Goncharov’s prose is clear, sardonic and neither ponderous nor fussy. The book was hugely popular in its day, often referred to as a ‘masterpiece’. Tolstoy was ‘in raptures’ over it, his favourite book. It was one of three novels Goncharov published, another of which took him twenty years. He was the state’s censor but was also the publisher of Turgenev and Dostoevsky. Eventually his position as censor became untenable and he quit. He never attained the fame or status as a writer of the likes of Tolstoy or Chekhov. But he was well regarded. Chekhov considered him a better writer than him by a factor of ten. Turgenev revered him although ironically the pair ended up in dispute because Goncharov accused him of plagiarising his work.
The question: What is Oblomovism? has been asked since 1859, the year of its publication. Nikolai Dobrolyubov wrote an essay with that very title. ‘Very dangerous,’ replied contemporary Alexander Herzen. Dobrolyubov considered it a social disease: the ancient aristocracy paralysed by fear of modernity and reform and clinging to serfdom. Goncharov embraced this interpretation. Lenin in his writings made multiple references to Oblomov seeing him the archetype of the lazy, useless feudal landowner, the ultimate waster. But in 1922 addressing the current situation in the Soviet Republic he stated Oblomovs were amongst not only landowners, but peasants, intellectuals, workers and Communists and would be around a long time. Oblomovism was considered a specifically Russian malaise.

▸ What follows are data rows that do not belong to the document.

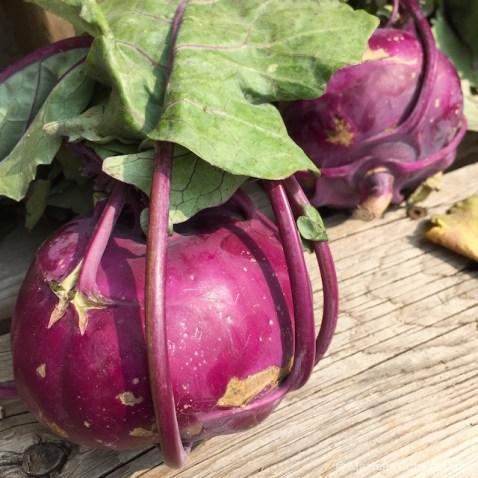 Purple Kohlrabi   © Marlene Cornelis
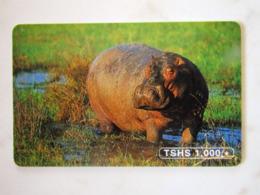 ANIMAL TANZANIA  HIPPOPOTAME - Tanzanie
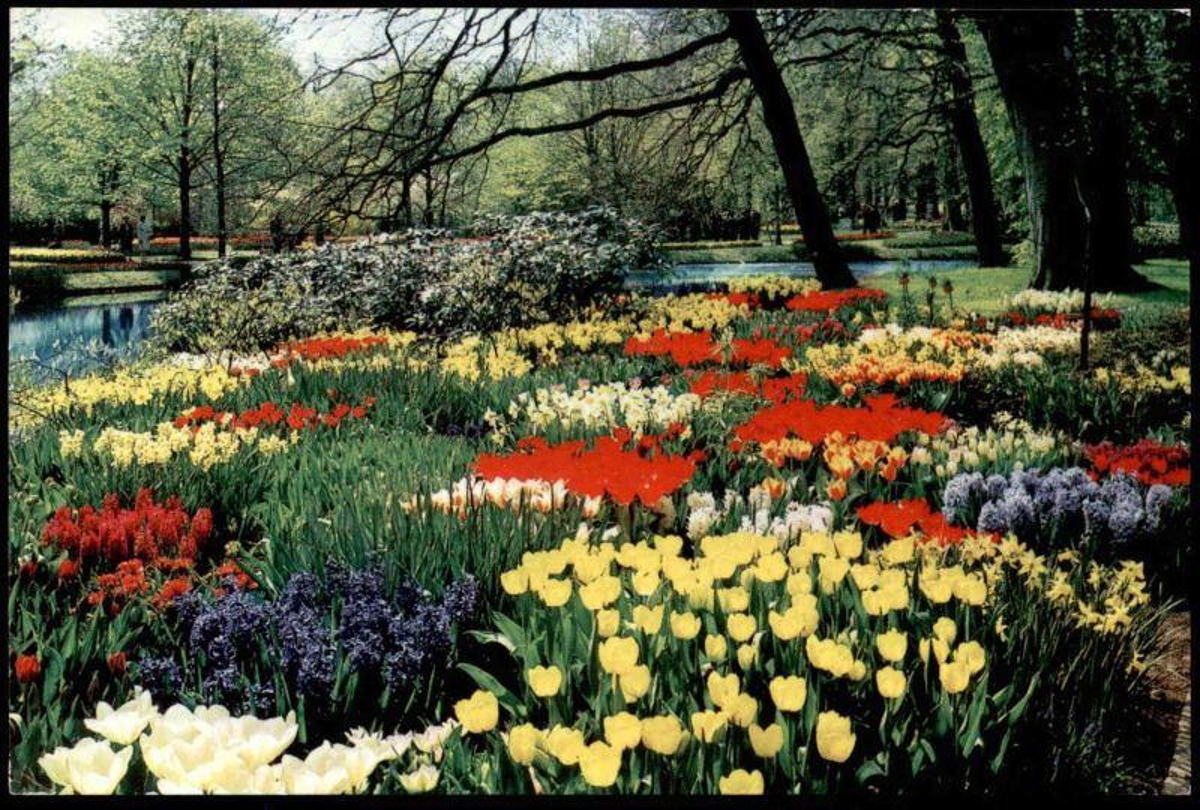 ÄLTERE POSTKARTE BLUMEN HOLLAND IN BLOEMENTOOI BLUMENSCHMUCK Tulip Tulipe Flowers Fleurs Bloemen Nederland Niederlande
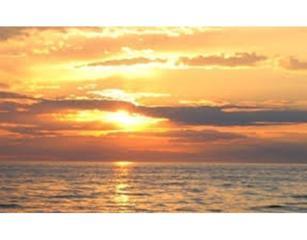 538  Shore Road  3, Truro, MA 02652 (MLS #71791592) :: ALANTE Real Estate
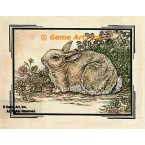 Antique Hare  - #YOR17  -  PRINT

These days, the question of what it is draws additional responses. It’s regarded as a psychological syndrome – a fundamental lacking of willpower and courage, flat affect, emotional apathy. Also a refusal to become normally active after illness or during depression. Although often linked to depression it appears to be distinct.
The book Oblomov is not some obscure literary relic. A new translation was published in 2015.
Easy to read, the book’s modern in its treatment of childhood and the strong female characters. In contemporary Russia Oblomov is a term for a lazy person. An American satirist even likened Trump’s privileged family members to him. On social media people sometimes say they’ve encountered Oblomov for the first time and recognise him in themselves. And on the next occasion you find some important admin task you’re putting off once again due to ‘lack of time’ ask yourself if it’s really true, or is that the voice of Oblomov whispering in your ear?